Махмуд сглатывает, как будто скукоживается и долго смотрит в точку, находясь явно не здесь. Какого было моё удивление, когда в бреду мальчишка выдал русскую речь. С акцентом, с ломающими слух окончаниями, но такую родную. Я плакала от радости, от осознания, что с кем-то можно поговорить.

— Старший брат матери обвинил её в позоре, обрушившемся с её побегом на семью, привязал к столбу и забил камнями, — выдерживает небольшую паузу, прочищает горло и продолжает. — Меня он хотел также убить, но жадность взыграла. Оказалось, что за раба можно получить деньги, а за двух рабов в два раза больше. Дядька меня тогда избил за то, что поспешил убить сестру вместо продажи и её.

— Сколько же ты здесь? — с ужасом прикрываю рот ладонью, путаясь в хиджабе.

— Мне семнадцать, и это моё третье место, — вижу беспросветную обречённость в глазах. — Сначала меня продали Азату, торговцу людьми. Тот приучал меня к послушанию, держа на воде и кнуте. Позже на рынке он перепродал меня Муаммару. Муаммар руки почти не распускал, да и жилось мне у него неплохо. Я всё больше бегал на посылках. Отнести травку заказчику, или порошок клиенту. Два года назад его застрелили, а меня забрали за долги сюда.

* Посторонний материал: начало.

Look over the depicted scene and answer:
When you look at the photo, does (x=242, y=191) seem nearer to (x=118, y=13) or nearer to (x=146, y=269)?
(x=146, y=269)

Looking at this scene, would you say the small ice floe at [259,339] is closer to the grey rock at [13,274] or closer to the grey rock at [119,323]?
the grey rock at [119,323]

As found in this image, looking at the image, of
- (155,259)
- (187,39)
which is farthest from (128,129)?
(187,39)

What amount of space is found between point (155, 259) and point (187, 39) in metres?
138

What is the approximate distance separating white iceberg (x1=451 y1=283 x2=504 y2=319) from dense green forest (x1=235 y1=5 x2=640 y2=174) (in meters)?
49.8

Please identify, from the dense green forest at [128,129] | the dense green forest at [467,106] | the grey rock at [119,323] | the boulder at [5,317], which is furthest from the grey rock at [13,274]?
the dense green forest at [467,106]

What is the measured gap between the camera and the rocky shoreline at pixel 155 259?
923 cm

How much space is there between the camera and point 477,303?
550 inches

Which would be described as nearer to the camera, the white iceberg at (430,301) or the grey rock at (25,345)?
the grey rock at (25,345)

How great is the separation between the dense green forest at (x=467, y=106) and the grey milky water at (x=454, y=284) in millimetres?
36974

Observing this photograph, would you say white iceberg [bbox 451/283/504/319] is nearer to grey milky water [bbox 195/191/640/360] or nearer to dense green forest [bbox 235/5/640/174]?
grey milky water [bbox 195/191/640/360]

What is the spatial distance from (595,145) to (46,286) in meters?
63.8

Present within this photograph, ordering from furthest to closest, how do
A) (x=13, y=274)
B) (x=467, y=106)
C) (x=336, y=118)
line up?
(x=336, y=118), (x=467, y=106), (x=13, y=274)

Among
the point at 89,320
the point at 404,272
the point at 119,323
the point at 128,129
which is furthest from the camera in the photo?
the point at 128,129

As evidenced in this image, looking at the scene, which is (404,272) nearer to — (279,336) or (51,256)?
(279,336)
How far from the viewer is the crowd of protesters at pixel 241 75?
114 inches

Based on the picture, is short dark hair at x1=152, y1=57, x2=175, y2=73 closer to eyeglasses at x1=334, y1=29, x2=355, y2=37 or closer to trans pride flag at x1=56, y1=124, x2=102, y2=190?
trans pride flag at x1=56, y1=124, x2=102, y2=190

— За что высекли? Пытался сбежать?

— Украл объедки, — зло выплёвывает. — Они их всё равно выкидывают, а у меня растущий организм. Мне не хватает двух лепёшек в день. Я еле ноги таскаю, в животе постоянно скручивает узлом. Работаем с восхода до заката, продохнуть не дают, хоть бы кормили по-человечески. Здесь к баранам лучше относятся, а рабы хуже овец, больше трёх лет не живут. А тут ведро, как назло, вынесли во двор и оставили. Сорвался, не сдержался. Уже забыл вкус мяса и сладостей. Последний раз пробовал, когда родители были живы.

Окидываю взглядом притихших и давно уснувших собратьев по несчастью, обдумываю слова Махмуда. Я вряд ли проживу три года, даже год не выдержу. Из-за вечного голода и физического истощения меня штормит, постоянно кружится голова и ноет желудок. Красный день календаря прошёл одним мазком длиной в двенадцать часов, вечная тошнота выматывает не меньше работы, а пара ногтей вырваны с корнем.

— Послушай, Махмуд. Мне нужно, чтобы ты научил меня языку, — хватаю его за руку.

— Зачем? — удивляется. — Все считают тебя немой дурочкой. Так безопаснее. Оставайся ей.

— Я буду продолжать молчать, но хочу знать, о чём говорят вокруг, — уговариваю, понимая, что знания, возможно, спасут мою жизнь.

— Хорошо, — сдаётся. — Но при одном условии. Ты, наконец, снимешь эту тряпку с лица, пока буду тебя учить.

С этого дня каждую ночь паренёк учит меня арабскому языку, дождавшись пока весь дом уснёт. В процессе обучения я, как и обещала, сижу с открытым лицом и ловлю осторожные взгляды мальчишки, полные восторга.

— Ты очень красивая, Ника, как принцесса из волшебной сказки, — выдыхает Махмуд, когда я первый раз снимаю хиджаб. — Такие красавицы не могут быть рабынями. Как ты здесь оказалась?

Рассказываю свою историю, всхлипывая и освобождая из плена слёзы. Душа рыдает, сердце разрывается от неизвестности что с детьми и Миром. Эта тварь рядом с ними, и даже если Дамир вернул детишек, они всё равно находятся в опасности. А я здесь, и ничего не могу сделать.

— А муж точно тебя найдёт? — задаёт вопрос в конце рассказа Махмуд.

— Если жив, то обязательно найдёт, — уверенно отвечаю, кивая в подтверждение головой. — Он меня один раз посреди тайги нашёл.

Надеюсь, я не обманываюсь, не напрасно жду, продолжаю верить. Каждое утро тащу ведро с водой и уговариваю себя, что осталось чуть-чуть, и Мир заберёт меня, возможно уже завтра, и каждую ночь закрывая глаза, уговариваю, что он ещё в пути, и вот-вот, скорее всего в течении пары дней, он ворвётся сюда и заявит свои права.

— Надо прятать лицо и молчать. Нельзя, чтобы кто-нибудь увидел тебя. Это опасно. Тебя сразу переведут в дом сексуальных утех. Кормят там лучше, но ты не выдержишь. И с глазами надо что-нибудь сделать. Синяки сходят, и они привлекают к себе внимание.